◆ Dataset extract ◆

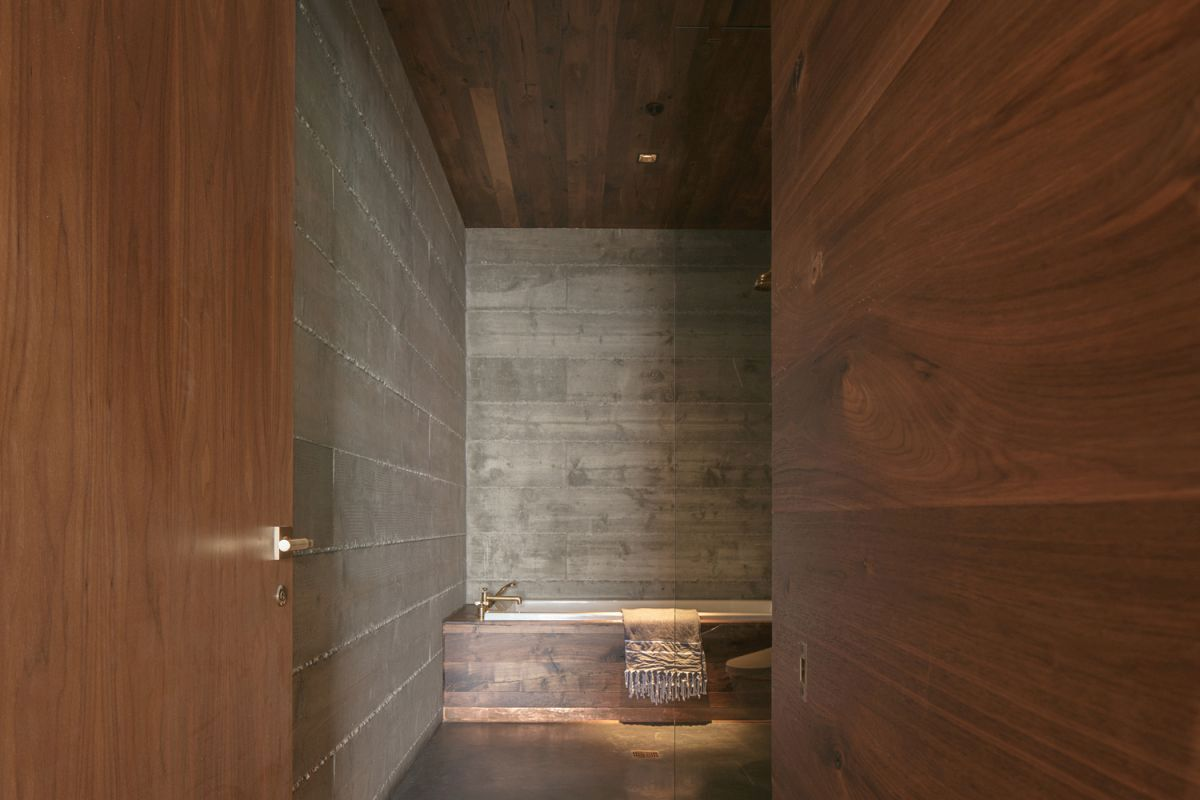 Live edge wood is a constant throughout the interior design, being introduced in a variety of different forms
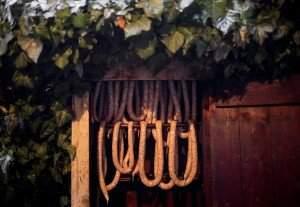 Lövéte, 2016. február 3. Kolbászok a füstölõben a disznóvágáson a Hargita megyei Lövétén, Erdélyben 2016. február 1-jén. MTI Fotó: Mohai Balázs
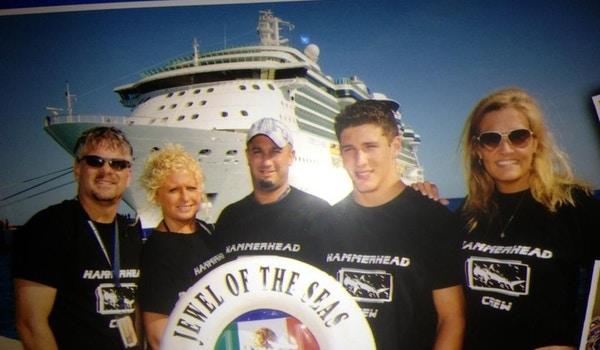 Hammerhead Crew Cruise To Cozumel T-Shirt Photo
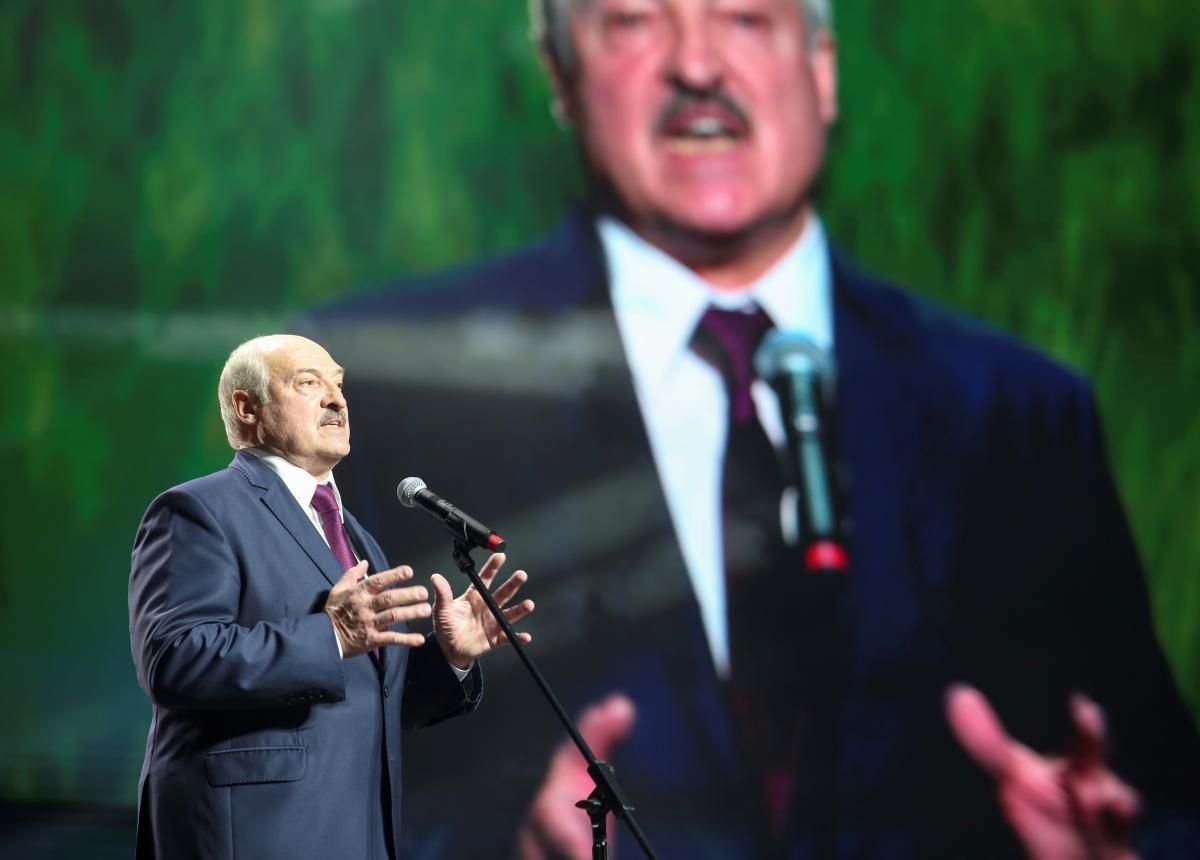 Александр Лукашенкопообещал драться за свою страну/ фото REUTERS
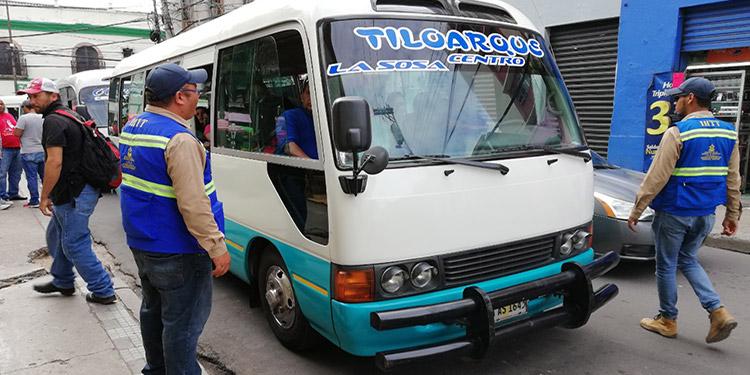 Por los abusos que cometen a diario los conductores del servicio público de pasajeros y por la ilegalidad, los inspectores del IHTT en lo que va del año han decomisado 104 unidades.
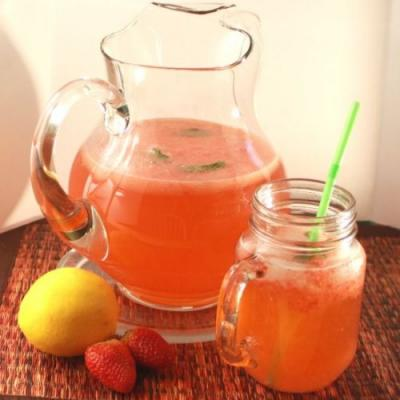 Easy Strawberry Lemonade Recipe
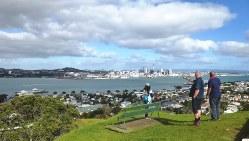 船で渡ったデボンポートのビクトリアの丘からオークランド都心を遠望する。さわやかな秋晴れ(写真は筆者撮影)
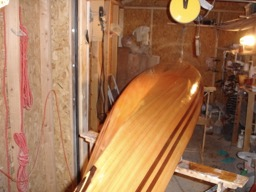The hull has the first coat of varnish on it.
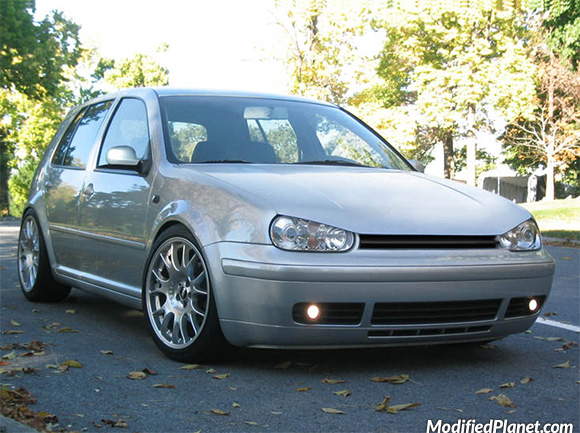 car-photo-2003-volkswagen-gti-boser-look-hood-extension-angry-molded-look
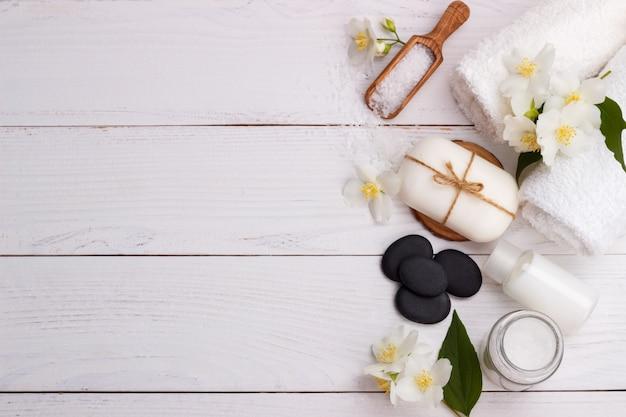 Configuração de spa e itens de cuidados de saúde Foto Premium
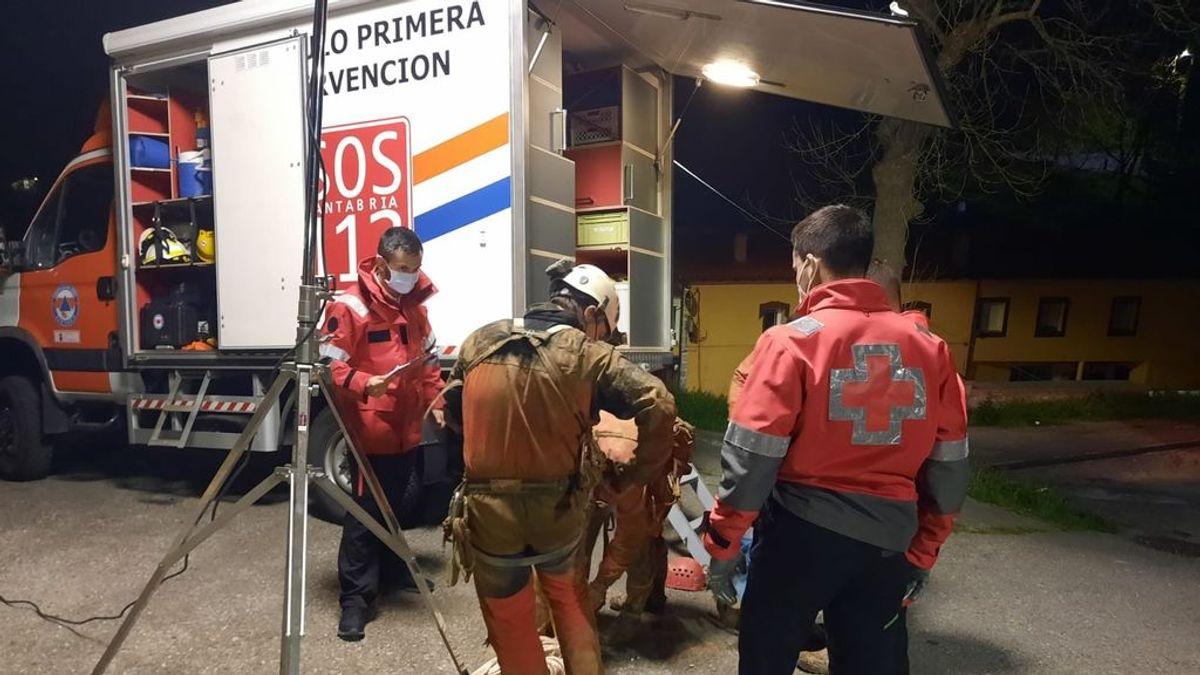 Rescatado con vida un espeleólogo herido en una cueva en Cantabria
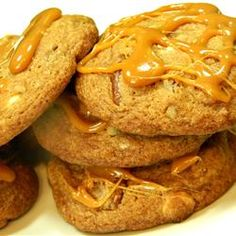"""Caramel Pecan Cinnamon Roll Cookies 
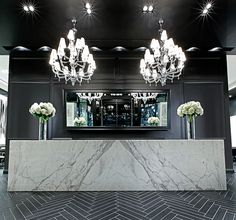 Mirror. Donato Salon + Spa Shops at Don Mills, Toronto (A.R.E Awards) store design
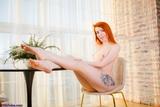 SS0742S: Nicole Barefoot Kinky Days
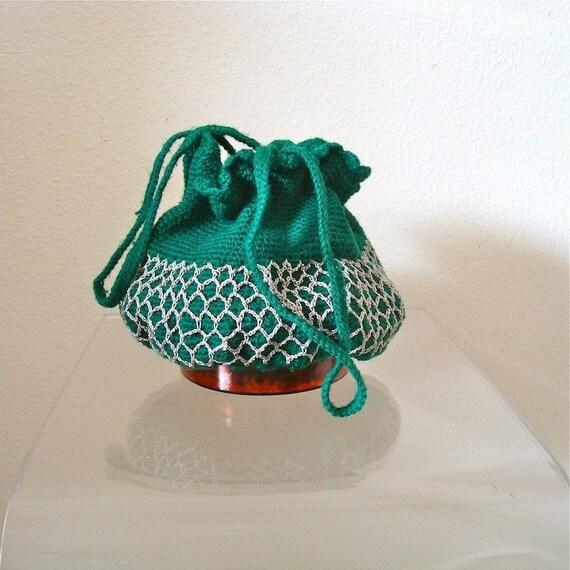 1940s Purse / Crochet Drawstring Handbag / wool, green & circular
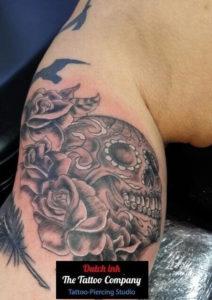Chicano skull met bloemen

◆ Exercise objective ◆
Once the line containing "Por los abusos" has been copied, stop; everything from the first line of the data up to it must be copied exactly, without pictures.

◆ Task output ◆
 Live edge wood is a constant throughout the interior design, being introduced in a variety of different forms
 Lövéte, 2016. február 3. Kolbászok a füstölõben a disznóvágáson a Hargita megyei Lövétén, Erdélyben 2016. február 1-jén. MTI Fotó: Mohai Balázs
 Hammerhead Crew Cruise To Cozumel T-Shirt Photo
 Александр Лукашенкопообещал драться за свою страну/ фото REUTERS
 Por los abusos que cometen a diario los conductores del servicio público de pasajeros y por la ilegalidad, los inspectores del IHTT en lo que va del año han decomisado 104 unidades.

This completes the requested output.